[Short text fragments from websites]
= Beginning of Section =
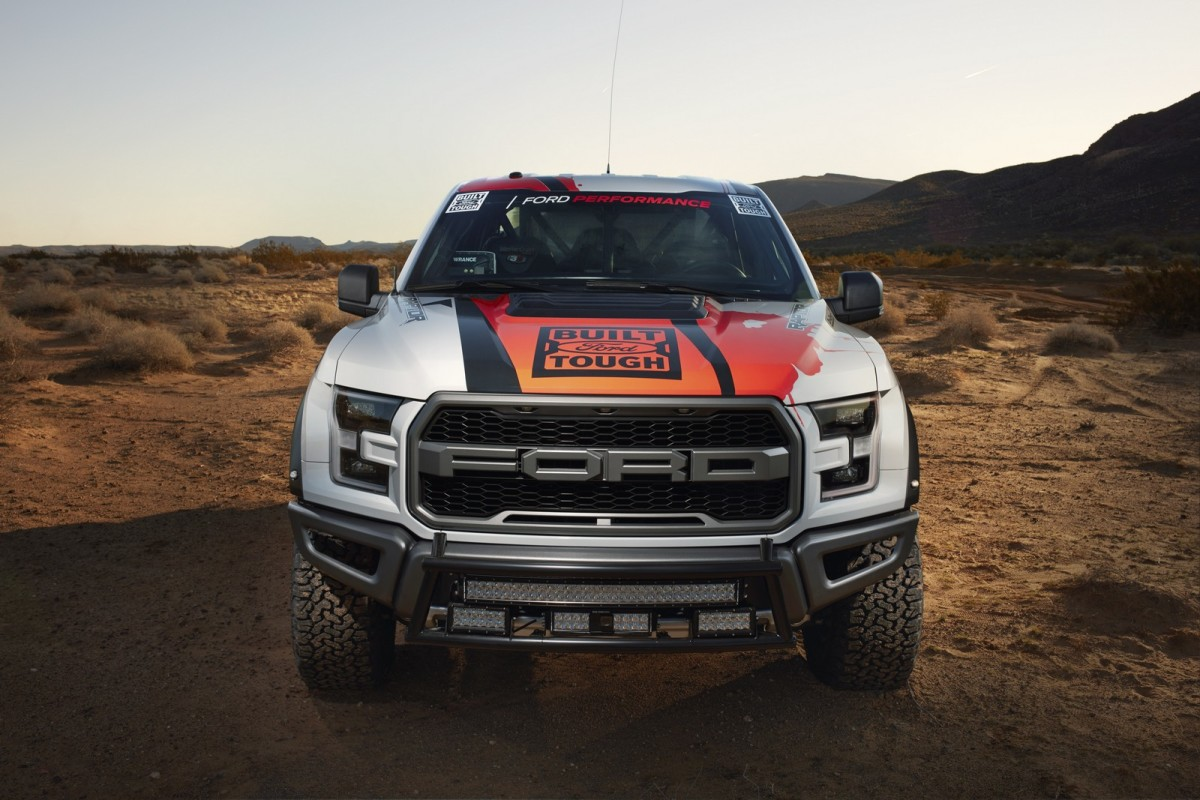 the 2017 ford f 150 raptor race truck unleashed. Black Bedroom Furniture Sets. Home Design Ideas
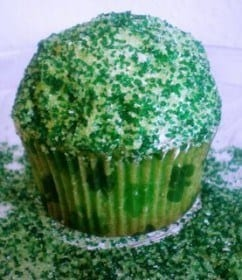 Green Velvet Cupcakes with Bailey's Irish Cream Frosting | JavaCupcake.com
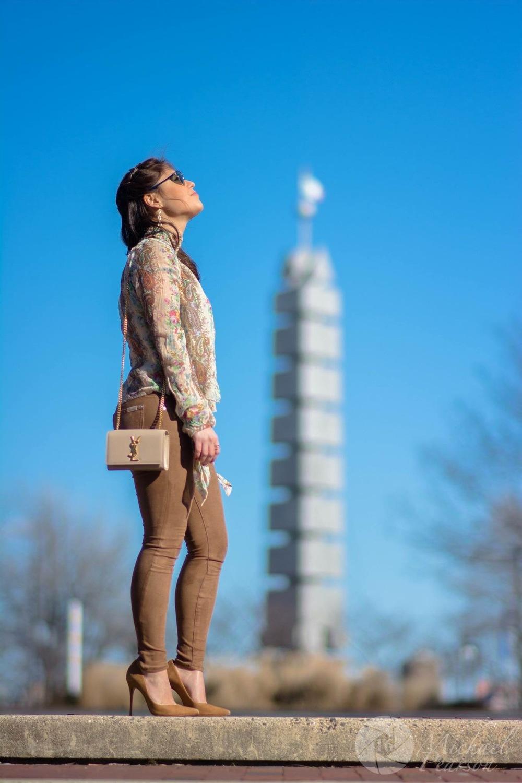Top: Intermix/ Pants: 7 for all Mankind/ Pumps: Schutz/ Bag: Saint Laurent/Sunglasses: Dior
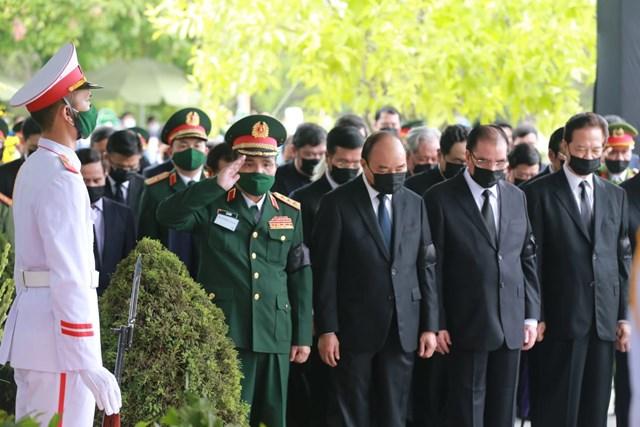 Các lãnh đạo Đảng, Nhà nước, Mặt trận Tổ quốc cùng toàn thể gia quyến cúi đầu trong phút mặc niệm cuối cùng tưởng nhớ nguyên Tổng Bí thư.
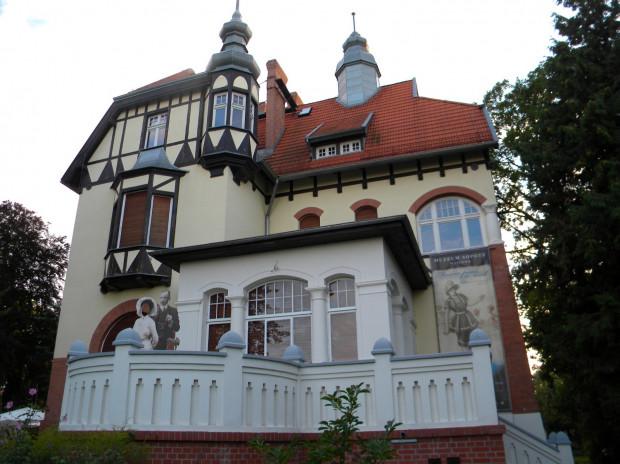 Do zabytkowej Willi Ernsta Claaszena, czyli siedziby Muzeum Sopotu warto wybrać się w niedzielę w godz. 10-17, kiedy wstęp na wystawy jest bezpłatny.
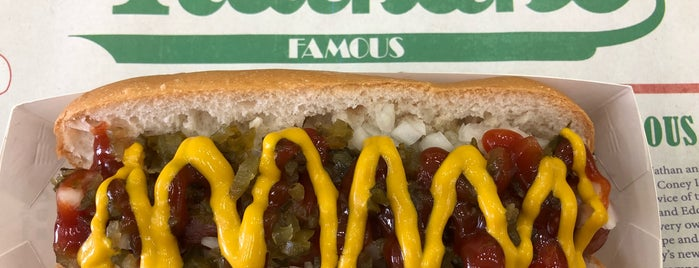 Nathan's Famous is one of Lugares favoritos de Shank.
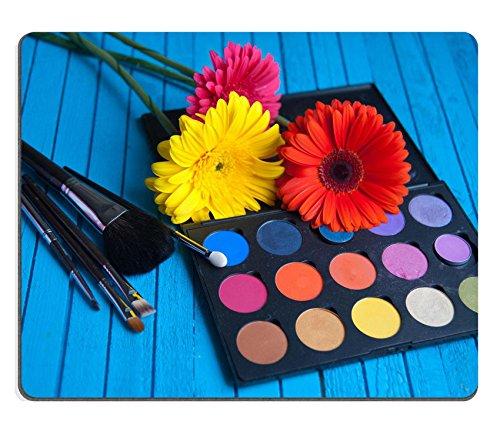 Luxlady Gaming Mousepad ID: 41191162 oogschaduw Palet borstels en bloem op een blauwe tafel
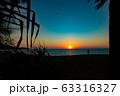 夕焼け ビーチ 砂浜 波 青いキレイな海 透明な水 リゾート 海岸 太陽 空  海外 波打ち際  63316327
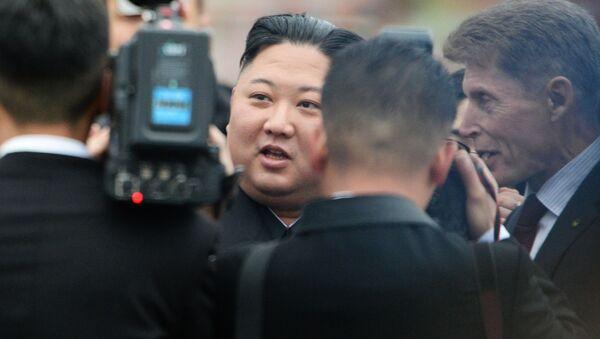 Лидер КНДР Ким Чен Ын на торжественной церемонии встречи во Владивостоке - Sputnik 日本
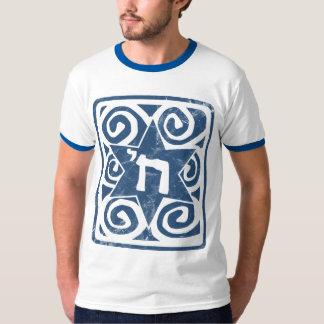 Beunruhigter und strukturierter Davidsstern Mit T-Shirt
= End of Section =
Nothing should appear in the answer except the lines from the first line of the data through the line holding "Do zabytkowej Willi", exactly as written, with pictures left out.

Written response —
 the 2017 ford f 150 raptor race truck unleashed. Black Bedroom Furniture Sets. Home Design Ideas
 Green Velvet Cupcakes with Bailey's Irish Cream Frosting | JavaCupcake.com
Top: Intermix/ Pants: 7 for all Mankind/ Pumps: Schutz/ Bag: Saint Laurent/Sunglasses: Dior
 Các lãnh đạo Đảng, Nhà nước, Mặt trận Tổ quốc cùng toàn thể gia quyến cúi đầu trong phút mặc niệm cuối cùng tưởng nhớ nguyên Tổng Bí thư.
 Do zabytkowej Willi Ernsta Claaszena, czyli siedziby Muzeum Sopotu warto wybrać się w niedzielę w godz. 10-17, kiedy wstęp na wystawy jest bezpłatny.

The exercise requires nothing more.